Giancarlo Rota (1932-1999) was an Italian-born, then naturalized American, mathematician and philosopher. As happens to outstanding thinkers, in his late years he was often invited to give a speech on more or less everything he wanted. At the Rotafest organized in his honour at MIT he spelled out a list of suggestions for scientists1:
A speaker should try to give his audience something they can take home. But what? I have been collecting some random bits of advice that I keep repeating to myself, do’s and don’ts of which I have been and will always be guilty. […] The advice we give others is the advice that we ourselves need.
There would be a lot to say on both the content of those suggestions and wheter the same pieces of advice that are valid for masters are also of great interest for all scientists. But for a change, let me cut this short and just present the two among them that I found the most interesting (one of which is in fact by the physicist Richard Feynman), leaving to the readers all extra-thinking.
5. Every mathematician has only a few tricks.
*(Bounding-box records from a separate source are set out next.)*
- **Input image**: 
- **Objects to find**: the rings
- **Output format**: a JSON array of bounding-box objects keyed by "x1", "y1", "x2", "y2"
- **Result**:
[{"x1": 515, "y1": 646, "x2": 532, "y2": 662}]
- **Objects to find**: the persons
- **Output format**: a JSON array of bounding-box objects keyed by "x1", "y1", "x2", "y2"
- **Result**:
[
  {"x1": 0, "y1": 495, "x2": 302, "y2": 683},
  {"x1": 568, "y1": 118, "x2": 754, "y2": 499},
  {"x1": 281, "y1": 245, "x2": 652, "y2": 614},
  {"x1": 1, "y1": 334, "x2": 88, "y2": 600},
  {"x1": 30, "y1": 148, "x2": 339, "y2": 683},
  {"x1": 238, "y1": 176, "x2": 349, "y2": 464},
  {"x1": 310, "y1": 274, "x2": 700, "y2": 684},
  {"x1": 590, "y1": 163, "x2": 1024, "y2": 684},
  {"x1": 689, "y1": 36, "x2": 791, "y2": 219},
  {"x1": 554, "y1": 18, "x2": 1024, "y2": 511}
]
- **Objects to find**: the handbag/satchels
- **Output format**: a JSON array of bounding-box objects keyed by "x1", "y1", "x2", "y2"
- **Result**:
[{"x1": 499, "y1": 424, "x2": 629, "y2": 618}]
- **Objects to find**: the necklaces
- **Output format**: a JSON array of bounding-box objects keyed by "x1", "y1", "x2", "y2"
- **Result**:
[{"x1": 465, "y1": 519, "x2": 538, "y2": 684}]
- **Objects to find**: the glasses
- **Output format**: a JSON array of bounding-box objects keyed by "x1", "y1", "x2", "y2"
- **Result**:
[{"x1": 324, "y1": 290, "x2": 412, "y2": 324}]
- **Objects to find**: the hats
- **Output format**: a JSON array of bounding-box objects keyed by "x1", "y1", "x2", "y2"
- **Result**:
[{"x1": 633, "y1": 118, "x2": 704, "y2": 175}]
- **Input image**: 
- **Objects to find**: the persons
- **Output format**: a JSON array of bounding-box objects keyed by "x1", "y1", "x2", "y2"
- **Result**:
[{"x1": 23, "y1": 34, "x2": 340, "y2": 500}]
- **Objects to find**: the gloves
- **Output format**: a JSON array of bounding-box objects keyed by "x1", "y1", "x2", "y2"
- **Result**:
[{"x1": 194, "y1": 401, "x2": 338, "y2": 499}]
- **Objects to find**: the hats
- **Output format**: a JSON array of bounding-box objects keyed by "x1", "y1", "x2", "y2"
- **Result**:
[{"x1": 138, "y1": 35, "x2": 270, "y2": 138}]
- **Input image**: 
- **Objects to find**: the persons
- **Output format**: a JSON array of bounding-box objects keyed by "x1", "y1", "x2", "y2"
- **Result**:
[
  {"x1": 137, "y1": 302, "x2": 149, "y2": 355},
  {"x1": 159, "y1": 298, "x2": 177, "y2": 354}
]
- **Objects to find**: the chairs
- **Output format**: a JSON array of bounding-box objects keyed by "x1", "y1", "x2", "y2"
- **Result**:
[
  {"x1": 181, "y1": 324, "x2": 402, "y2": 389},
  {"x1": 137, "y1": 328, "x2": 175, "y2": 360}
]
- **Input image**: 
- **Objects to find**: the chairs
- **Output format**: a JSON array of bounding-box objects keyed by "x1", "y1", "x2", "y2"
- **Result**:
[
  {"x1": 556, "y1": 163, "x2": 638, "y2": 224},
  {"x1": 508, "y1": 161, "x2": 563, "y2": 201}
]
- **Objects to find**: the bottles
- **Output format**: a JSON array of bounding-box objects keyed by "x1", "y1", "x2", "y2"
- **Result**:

A long time ago an older and well known number theorist made some disparaging remarks about Paul Erdös’ work. You admire Erdös contributions to mathematics as much as I do, and I felt annoyed when the older mathematician flatly and definitively stated that all of Erdös work could be “reduced” to a few tricks which Erdös repeatedly relied on in his proofs. What the number theorist did not realize is that other mathematicians, even the very best, also rely on a few tricks which they use over and over. Take Hilbert. The second volume of Hilbert’s collected papers contains Hilbert’s papers in invariant theory. I have made a point of reading some of these papers with care. It is sad to note that some of Hilbert’s beautiful results have been completely forgotten. But on reading the proofs of Hilbert’s striking and deep theorems in invariant theory, it was surprising to verify that Hilbert’s proofs relied on the same few tricks. Even Hilbert had only a few tricks!
7. Use the Feynman method. Richard Feynman was fond of giving the following advice on how to be a genius. You have to keep a dozen of your favorite problems constantly present in your mind, although by and large they will lay in a dormant state. Every time you hear or read a new trick or a new result, test it against each of your twelve problems to see whether it helps. Every once in a while there will be a hit, and people will say: “How did he do it? He must be a genius!”
1. This and following citations are taken from: Ten lessons I wish I had been thaught (presented at MIT on April 20, 1996, on the occasion of the Rotafest), in Giancarlo Rota, Indiscrete Thoughts, Modern Birkhäuser Classics (1997), pages 195–203.